Bölüm 2 : Davet

15 2 1
                                    

     Ha? sevgilim mi?
     Her ne kadar flörtvari bir şekilde konuşsak da bana asla bu tür hitaplara seslenmezdi. Zaten başından beri davranışları bi garip geliyordu. Yüzümdeki hafif şaşırma ifadesiyle birlikte, ortamın güzel havasını bozmamaya çalıştım. "Rica ederim canım, ne demek." dedim. Derin bir nefes alıp verdi. Onun da heyecan içinde olduğunun farkındaydım. Aramızdaki gergin vaziyet biraz yumuşasın diye, "Artık daha sık 'Sevgilim' dersin." dedim hafif alaylıca ama içten içte beklentiliydim. Belki onun da bana karşı hisleri vardır ama bundan kaçınıyordur diye düşünmeden edemiyordum. "E tabii ki her zamanki gibi canım." dedi yüzündeki o kocaman gülümsemeyle. Ne zaman benimle bi konuda dalga geçse bu ifadeyi yapardı. "Her zamanki gibiymiş." dedim sessizce homurdanarak. 
    Nisan:
-Efendim? Duyamadım?
    Ben:
-Bir şey yok ya, dedim. Aslında içim o an cız etmekteydi. 
    Nisan:
-Neyse. Şey... Benim gitmem gerek. Küçük sohbetimiz için teşekkürler.

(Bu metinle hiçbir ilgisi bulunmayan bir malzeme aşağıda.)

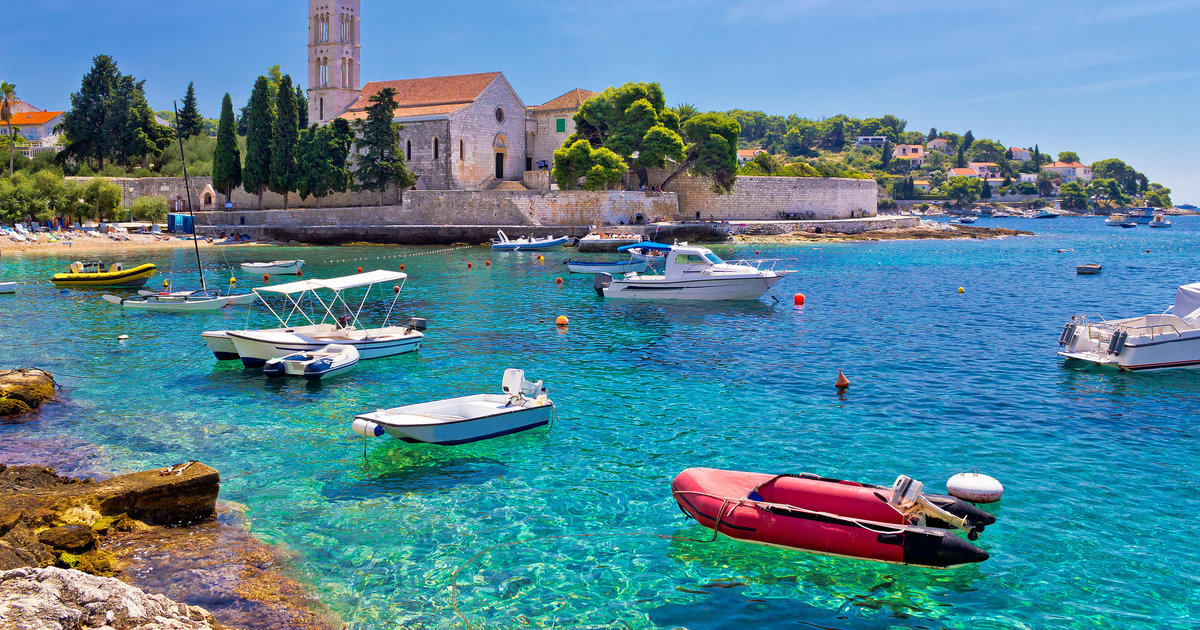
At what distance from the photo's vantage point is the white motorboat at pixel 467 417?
11.3 m

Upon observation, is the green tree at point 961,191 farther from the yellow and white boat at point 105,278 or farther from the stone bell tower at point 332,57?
the yellow and white boat at point 105,278

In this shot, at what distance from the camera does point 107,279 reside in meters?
30.2

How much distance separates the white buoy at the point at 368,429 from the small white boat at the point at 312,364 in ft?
16.9

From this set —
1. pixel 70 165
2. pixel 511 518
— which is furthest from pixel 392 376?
pixel 70 165

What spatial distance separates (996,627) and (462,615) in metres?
4.63

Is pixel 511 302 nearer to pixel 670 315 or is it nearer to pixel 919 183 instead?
pixel 670 315

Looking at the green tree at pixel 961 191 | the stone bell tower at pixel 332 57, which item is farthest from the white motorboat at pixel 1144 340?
the green tree at pixel 961 191

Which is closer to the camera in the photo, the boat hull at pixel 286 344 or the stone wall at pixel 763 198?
the boat hull at pixel 286 344

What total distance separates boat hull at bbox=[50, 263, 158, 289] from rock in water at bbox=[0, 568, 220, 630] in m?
28.2

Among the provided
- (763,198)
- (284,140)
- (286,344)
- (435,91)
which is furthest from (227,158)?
(286,344)

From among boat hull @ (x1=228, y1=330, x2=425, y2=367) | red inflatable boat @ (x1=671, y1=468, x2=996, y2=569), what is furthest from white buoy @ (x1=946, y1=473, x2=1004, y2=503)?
boat hull @ (x1=228, y1=330, x2=425, y2=367)

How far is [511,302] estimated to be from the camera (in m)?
28.0

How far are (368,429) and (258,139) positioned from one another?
4978 centimetres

    Bu kadar resmi konuşmasına  anlam veremesem de bugünkü hareketlerini sorgulamanın bana bir faydası olmayacak gibiydi. Daha çok zarar veriyordu diyebilirdim. "Beraber gidelim istersen, eve mi gideceksin?" dedim. Bir yandan kafasını sallayarak "Evet." dedi. Ardından kafasını hızlıca çıkış tarafına doğru çevirip tekrar bana döndü ve "Babam arabayla bekliyor gelmene gerek yok, teşekkür ederim." dedi. "Peki." dedim ve onunla beraber ayağa ben de kalktım. "En azından babanla artık tanışsam mı yıllar geçti bir kere bile görüşemedim kendisiyle." dedim hafif tripli bir sekilde. Gözleri kocaman açıldı ve şaşkın bir ifadeyle, "T...Tamam gel o zaman." dedi ve beraber çıkışa doğru yürümeye başladık.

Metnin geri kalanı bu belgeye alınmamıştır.